- **Texte source**:
-=-=-

La formation des juges au coeur de la tempête

Alors que Québec est en train de déployer son plan visant à redonner confiance aux victimes d’agressions sexuelles, cet objectif a été frappé de plein fouet par la récente — et fort critiquée — décision du juge Matthieu Poliquin d’absoudre un agresseur sexuel. La question de la qualité de la formation des juges est ainsi revenue sur la sellette cette semaine. Car si les experts voient d’un bon oeil le nouveau programme de perfectionnement en matière de violence sexuelle inscrit dans la loi par le gouvernement québécois, ils rappellent toutefois qu’il ne sera pas obligatoire pour tous les magistrats.
Le juge Poliquin a récemment accordé une absolution conditionnelle plutôt qu’une peine de prison à l’ingénieur Simon Houle. L’homme avait plaidé coupable d’avoir dévêtu une jeune femme endormie, inséré ses doigts dans ses parties intimes et pris des photographies d’elle. Le ministère public a déjà fait connaître son intention d’en appeler du jugement.
La réflexion sur la formation des acteurs du système judiciaire en matière de crimes sexuels ne date pas d’aujourd’hui. Elle était centrale dans le rapport transpartisan Rebâtir la confiance, qui s’est penché sur les besoins des victimes d’agressions sexuelles et de violence conjugale.

-=-=-

- **Données extraites**:

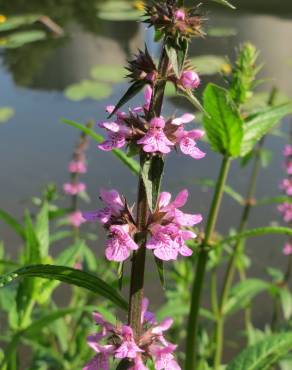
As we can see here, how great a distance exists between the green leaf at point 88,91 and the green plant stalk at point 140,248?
469cm

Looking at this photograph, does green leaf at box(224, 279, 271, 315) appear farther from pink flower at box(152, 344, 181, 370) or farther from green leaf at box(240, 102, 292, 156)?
pink flower at box(152, 344, 181, 370)

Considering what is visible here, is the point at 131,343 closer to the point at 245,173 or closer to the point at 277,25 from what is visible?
the point at 245,173

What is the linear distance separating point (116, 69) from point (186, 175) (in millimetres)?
2535

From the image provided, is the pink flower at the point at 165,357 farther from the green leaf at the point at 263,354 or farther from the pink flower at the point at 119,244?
the green leaf at the point at 263,354

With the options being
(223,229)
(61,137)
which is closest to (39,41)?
(61,137)

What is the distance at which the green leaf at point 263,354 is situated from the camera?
1.32 metres

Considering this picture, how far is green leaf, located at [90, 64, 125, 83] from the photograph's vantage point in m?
6.02

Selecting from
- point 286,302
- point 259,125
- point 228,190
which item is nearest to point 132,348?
point 259,125

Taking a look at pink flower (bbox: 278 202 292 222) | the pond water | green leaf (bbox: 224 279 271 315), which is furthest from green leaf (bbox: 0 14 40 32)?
green leaf (bbox: 224 279 271 315)

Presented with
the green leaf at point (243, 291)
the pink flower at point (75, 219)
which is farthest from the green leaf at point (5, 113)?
the green leaf at point (243, 291)

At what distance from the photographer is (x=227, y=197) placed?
3986 millimetres

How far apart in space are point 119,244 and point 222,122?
22.2 inches

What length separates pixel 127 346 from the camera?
1022 millimetres

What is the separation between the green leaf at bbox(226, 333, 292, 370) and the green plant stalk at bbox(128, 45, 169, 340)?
0.41m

-=-=-

- **Énoncé 1**: Extrayez tel quel du texte source le passage allant de « La formation des juges au » jusqu'à « tous les magistrats. ».
- **Énoncé 2**: Selon le texte source, qu'est-ce que le juge Poliquin a accordé à Simon Houle au lieu d'une peine de prison ?
- **Énoncé 3**: Réécrivez plus brièvement le paragraphe du texte source qui commence par « Le juge Poliquin a récemment accordé », en conservant ses faits principaux.

- **Solution rédigée 1**:
La formation des juges au coeur de la tempête

Alors que Québec est en train de déployer son plan visant à redonner confiance aux victimes d’agressions sexuelles, cet objectif a été frappé de plein fouet par la récente — et fort critiquée — décision du juge Matthieu Poliquin d’absoudre un agresseur sexuel. La question de la qualité de la formation des juges est ainsi revenue sur la sellette cette semaine. Car si les experts voient d’un bon oeil le nouveau programme de perfectionnement en matière de violence sexuelle inscrit dans la loi par le gouvernement québécois, ils rappellent toutefois qu’il ne sera pas obligatoire pour tous les magistrats.

- **Solution rédigée 2**: Une absolution conditionnelle.

- **Solution rédigée 3**: Au lieu d'une peine de prison, le juge Poliquin a accordé une absolution conditionnelle à l'ingénieur Simon Houle. Celui-ci avait plaidé coupable d'avoir dévêtu une jeune femme endormie, inséré ses doigts dans ses parties intimes et pris des photographies d'elle. Le ministère public a annoncé son intention de faire appel.